The first time Gloria Butler's story brought us to tears was when her family surprised her with tickets to a South Carolina Gamecocks game at Williams-Brice Stadium. For the 69-year-old lifelong fan recently diagnosed with terminal cancer, it was a dream come true.
Butler has been a fan of the Gamecocks ever since she watched a South Carolina-Clemson matchup more than 50 years ago. Today, her Laurens County bedroom is filled with Gamecocks paraphernalia—from keychains to T-shirts.
But as a single mother, often working multiple jobs at once, Butler could never afford the expense of going to a game.
So, when an August diagnosis of stage III lung cancer brought a six- to 12-month life expectancy with it, her daughter Mandy Power and her fiancé (a Clemson fan) set out to make her mother's wish to attend a South Carolina football game finally come true.
Fast forward to a few weeks later.

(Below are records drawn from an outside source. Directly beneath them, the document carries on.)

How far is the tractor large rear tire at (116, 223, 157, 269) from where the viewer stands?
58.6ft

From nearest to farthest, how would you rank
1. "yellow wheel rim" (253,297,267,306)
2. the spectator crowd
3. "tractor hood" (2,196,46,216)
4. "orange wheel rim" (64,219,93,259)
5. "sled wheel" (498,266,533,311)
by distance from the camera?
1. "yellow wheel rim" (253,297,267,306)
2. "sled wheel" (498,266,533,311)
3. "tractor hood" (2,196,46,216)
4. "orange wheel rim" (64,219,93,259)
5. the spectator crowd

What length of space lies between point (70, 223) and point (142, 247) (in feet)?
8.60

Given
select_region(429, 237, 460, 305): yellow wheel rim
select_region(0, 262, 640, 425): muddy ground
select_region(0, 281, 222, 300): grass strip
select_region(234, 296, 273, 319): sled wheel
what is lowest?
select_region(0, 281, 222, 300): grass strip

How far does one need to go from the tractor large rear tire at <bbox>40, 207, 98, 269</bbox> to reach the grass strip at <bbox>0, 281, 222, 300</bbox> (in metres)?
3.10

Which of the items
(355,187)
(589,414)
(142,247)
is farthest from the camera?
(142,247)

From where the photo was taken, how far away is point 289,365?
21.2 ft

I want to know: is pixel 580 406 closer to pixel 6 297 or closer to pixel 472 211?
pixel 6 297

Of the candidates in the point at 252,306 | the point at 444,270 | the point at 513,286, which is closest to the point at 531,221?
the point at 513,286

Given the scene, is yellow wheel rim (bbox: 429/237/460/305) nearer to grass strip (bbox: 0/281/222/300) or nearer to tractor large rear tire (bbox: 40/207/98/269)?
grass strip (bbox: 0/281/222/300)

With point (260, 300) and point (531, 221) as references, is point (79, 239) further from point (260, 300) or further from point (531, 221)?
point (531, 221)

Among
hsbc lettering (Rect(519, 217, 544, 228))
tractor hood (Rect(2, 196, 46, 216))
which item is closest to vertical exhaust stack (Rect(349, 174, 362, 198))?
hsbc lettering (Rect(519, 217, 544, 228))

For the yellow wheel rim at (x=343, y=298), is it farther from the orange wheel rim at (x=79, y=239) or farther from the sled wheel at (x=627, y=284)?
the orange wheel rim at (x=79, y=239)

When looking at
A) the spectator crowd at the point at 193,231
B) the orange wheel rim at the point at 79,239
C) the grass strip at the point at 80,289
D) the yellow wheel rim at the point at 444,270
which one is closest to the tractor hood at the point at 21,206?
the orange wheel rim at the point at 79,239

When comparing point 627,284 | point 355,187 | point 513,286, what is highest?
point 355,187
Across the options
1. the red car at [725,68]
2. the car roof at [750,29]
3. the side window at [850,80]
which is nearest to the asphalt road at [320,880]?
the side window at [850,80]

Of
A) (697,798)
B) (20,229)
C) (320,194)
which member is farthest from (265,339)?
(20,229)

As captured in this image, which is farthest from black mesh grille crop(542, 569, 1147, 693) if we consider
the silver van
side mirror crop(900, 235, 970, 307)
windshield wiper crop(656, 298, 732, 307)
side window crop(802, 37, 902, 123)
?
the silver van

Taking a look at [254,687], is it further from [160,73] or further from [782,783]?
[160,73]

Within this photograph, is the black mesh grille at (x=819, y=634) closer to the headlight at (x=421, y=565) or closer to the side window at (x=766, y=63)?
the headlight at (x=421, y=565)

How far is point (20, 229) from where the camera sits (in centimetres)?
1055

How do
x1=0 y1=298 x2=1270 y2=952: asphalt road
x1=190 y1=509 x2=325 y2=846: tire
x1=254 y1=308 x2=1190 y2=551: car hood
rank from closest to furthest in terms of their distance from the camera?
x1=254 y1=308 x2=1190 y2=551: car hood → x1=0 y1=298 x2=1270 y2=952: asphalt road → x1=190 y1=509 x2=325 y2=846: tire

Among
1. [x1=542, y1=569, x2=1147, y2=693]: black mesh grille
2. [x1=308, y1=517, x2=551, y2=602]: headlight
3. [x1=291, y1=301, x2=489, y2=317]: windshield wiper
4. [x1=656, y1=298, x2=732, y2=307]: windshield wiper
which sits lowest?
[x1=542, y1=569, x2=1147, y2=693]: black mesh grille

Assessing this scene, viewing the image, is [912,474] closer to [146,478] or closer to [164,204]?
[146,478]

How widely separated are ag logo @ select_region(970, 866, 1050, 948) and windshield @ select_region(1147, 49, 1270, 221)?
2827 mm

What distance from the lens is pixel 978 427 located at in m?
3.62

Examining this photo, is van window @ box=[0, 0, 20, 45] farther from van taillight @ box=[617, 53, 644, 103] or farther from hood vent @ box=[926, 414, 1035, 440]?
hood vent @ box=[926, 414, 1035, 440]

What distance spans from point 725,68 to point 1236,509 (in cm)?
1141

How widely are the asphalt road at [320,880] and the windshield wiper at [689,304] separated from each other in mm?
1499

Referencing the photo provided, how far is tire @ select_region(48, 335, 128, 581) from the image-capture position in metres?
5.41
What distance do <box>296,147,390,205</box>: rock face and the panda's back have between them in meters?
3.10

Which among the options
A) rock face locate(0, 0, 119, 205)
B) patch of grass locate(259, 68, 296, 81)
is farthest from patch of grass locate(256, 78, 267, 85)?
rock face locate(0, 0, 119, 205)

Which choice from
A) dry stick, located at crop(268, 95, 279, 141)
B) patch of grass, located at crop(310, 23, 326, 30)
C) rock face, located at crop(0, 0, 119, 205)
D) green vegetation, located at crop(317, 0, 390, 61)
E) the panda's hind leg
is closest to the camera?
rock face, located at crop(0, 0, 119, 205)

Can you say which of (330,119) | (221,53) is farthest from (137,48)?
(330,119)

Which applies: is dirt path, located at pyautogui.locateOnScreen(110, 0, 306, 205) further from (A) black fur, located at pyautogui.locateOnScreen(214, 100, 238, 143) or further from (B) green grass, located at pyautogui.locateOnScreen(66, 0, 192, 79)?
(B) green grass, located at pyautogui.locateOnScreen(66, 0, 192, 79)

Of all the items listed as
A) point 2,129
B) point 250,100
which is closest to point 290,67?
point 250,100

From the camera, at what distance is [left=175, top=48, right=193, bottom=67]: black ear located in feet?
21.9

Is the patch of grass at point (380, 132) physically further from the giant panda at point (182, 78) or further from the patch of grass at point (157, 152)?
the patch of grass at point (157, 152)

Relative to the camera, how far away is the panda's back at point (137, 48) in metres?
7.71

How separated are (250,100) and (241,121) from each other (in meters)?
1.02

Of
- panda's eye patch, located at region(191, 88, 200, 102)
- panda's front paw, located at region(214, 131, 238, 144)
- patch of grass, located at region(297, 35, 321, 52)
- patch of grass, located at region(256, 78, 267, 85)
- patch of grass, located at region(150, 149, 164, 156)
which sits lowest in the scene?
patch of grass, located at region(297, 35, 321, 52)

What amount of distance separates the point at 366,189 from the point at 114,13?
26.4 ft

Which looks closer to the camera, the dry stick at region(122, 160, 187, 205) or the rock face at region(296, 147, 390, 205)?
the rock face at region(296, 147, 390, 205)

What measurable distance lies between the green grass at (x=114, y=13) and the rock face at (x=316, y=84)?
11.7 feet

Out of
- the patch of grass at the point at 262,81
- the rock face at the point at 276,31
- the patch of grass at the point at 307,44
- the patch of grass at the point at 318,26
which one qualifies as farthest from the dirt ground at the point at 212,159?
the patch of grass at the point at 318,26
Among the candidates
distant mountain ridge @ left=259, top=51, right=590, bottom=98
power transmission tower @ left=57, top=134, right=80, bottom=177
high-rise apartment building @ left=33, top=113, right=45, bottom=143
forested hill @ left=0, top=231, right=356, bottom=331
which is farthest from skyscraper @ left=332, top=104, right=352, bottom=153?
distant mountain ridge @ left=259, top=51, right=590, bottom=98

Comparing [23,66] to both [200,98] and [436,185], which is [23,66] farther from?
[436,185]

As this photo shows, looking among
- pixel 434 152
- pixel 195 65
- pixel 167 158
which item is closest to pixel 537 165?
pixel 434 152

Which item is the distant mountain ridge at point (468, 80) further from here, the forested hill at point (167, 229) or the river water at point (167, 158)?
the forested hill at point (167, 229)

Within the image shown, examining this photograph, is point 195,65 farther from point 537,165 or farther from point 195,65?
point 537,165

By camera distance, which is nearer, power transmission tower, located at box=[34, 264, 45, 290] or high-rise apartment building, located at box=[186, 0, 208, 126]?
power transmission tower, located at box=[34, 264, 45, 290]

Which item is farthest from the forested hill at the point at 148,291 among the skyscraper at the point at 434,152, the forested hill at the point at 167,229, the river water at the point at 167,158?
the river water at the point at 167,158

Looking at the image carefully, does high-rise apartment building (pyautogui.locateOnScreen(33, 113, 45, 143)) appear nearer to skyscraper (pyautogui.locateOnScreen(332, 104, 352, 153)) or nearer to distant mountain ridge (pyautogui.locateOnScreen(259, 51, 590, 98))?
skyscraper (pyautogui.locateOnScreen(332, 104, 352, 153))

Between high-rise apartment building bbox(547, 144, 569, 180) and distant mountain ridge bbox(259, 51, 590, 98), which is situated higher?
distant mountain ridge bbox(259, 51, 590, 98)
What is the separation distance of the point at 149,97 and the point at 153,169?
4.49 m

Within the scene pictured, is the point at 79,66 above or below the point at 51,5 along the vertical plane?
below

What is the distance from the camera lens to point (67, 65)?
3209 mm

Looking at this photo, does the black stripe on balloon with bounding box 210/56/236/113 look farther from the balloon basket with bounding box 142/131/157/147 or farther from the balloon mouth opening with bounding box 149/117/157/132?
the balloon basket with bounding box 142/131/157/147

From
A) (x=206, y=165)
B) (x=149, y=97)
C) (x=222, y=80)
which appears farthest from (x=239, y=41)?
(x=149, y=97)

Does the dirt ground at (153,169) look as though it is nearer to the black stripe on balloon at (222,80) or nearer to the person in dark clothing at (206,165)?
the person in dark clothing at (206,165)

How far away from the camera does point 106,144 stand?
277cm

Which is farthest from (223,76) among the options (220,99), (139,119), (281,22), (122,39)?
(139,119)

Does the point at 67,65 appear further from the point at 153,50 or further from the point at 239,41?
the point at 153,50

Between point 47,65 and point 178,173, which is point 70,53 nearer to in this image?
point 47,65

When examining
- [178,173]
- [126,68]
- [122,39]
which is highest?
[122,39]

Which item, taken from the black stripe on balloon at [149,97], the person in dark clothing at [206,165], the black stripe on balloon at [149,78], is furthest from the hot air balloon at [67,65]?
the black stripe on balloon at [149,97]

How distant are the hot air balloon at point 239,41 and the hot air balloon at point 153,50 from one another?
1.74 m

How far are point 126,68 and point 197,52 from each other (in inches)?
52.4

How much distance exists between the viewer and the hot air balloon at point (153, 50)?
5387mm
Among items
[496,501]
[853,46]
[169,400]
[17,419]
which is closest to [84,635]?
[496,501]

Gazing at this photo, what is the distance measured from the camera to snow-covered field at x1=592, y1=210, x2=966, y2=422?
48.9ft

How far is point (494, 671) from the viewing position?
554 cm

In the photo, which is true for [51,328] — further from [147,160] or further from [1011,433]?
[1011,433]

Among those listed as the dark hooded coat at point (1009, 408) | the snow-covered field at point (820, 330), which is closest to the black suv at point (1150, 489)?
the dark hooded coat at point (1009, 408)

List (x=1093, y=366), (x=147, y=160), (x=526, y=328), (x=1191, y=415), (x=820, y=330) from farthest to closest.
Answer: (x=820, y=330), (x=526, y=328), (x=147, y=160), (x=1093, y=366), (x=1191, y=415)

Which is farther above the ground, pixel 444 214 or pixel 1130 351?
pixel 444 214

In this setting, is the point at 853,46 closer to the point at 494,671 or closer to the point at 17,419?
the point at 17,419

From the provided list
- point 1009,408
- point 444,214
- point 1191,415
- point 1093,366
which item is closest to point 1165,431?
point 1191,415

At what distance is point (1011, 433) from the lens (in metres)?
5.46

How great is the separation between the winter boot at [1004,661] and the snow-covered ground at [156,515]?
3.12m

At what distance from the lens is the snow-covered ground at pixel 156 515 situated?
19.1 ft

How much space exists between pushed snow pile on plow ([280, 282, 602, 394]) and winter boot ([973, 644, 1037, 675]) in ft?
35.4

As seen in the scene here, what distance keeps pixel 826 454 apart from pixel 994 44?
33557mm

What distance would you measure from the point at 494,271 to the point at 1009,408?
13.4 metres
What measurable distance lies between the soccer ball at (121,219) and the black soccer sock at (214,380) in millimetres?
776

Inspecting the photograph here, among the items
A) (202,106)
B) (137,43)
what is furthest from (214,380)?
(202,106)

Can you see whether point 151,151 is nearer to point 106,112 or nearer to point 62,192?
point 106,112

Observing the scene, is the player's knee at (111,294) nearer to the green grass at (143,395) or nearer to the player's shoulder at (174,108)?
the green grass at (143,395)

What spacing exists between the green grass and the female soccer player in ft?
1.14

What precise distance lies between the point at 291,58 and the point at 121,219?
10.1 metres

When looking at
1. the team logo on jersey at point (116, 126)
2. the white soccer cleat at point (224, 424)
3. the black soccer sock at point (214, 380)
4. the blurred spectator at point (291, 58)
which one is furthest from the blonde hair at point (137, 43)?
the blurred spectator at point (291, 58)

The second time Butler made us cry was on Saturday, when footage of her hugging Gamecocks head coach Will Muschamp and quarterback Jake Bentley before they took on Texas A&M started to flood social media. By the time we saw her being rolled down the Gamecock Walk, with fans cheering and reaching their hands out to touch her, we were done for.
"This has always been my dream, and I wouldn't ask for nothing more than this right here," Butler told The Charlotte Observer. "I'm just glad I got to see it before my life ended."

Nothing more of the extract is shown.